• **EXERCISE INSTRUCTIONS**
Copy the listing below line for line, without changing a single character.

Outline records
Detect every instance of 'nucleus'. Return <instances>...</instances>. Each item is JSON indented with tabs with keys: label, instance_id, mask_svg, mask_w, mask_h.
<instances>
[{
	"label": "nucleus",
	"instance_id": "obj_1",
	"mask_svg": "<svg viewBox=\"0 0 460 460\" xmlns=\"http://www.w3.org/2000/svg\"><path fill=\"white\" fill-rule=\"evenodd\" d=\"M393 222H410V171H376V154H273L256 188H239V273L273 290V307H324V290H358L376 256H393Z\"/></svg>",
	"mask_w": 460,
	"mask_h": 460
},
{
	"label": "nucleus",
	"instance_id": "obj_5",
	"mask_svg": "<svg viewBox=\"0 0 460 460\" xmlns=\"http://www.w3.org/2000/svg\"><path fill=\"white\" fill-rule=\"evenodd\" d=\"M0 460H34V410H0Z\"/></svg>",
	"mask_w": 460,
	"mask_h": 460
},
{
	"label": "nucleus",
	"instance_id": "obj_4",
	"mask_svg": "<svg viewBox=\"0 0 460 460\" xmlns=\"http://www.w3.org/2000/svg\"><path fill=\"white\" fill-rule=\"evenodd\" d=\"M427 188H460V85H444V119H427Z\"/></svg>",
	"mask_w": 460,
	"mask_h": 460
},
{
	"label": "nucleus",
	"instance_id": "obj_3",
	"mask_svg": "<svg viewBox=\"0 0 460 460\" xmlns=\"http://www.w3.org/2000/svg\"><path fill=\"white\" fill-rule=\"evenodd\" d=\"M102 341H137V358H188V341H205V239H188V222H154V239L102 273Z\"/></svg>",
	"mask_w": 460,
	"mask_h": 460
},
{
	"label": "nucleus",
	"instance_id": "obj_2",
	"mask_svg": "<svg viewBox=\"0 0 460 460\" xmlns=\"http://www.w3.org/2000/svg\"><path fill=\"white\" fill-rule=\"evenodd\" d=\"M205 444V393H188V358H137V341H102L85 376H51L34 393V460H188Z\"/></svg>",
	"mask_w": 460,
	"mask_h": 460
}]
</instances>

• **SOLUTION**
Detect every instance of 'nucleus'. Return <instances>...</instances>. Each item is JSON indented with tabs with keys: label, instance_id, mask_svg, mask_w, mask_h.
<instances>
[{
	"label": "nucleus",
	"instance_id": "obj_1",
	"mask_svg": "<svg viewBox=\"0 0 460 460\" xmlns=\"http://www.w3.org/2000/svg\"><path fill=\"white\" fill-rule=\"evenodd\" d=\"M393 222H410V171H376V154H273L256 188H239V273L273 290V307H324V290H358L376 256H393Z\"/></svg>",
	"mask_w": 460,
	"mask_h": 460
},
{
	"label": "nucleus",
	"instance_id": "obj_5",
	"mask_svg": "<svg viewBox=\"0 0 460 460\" xmlns=\"http://www.w3.org/2000/svg\"><path fill=\"white\" fill-rule=\"evenodd\" d=\"M0 460H34V410H0Z\"/></svg>",
	"mask_w": 460,
	"mask_h": 460
},
{
	"label": "nucleus",
	"instance_id": "obj_4",
	"mask_svg": "<svg viewBox=\"0 0 460 460\" xmlns=\"http://www.w3.org/2000/svg\"><path fill=\"white\" fill-rule=\"evenodd\" d=\"M427 188H460V85H444V119H427Z\"/></svg>",
	"mask_w": 460,
	"mask_h": 460
},
{
	"label": "nucleus",
	"instance_id": "obj_3",
	"mask_svg": "<svg viewBox=\"0 0 460 460\" xmlns=\"http://www.w3.org/2000/svg\"><path fill=\"white\" fill-rule=\"evenodd\" d=\"M102 341H137V358H188V341H205V239H188V222H154V239L102 273Z\"/></svg>",
	"mask_w": 460,
	"mask_h": 460
},
{
	"label": "nucleus",
	"instance_id": "obj_2",
	"mask_svg": "<svg viewBox=\"0 0 460 460\" xmlns=\"http://www.w3.org/2000/svg\"><path fill=\"white\" fill-rule=\"evenodd\" d=\"M205 444V393H188V358H137V341H102L85 376H51L34 393V460H188Z\"/></svg>",
	"mask_w": 460,
	"mask_h": 460
}]
</instances>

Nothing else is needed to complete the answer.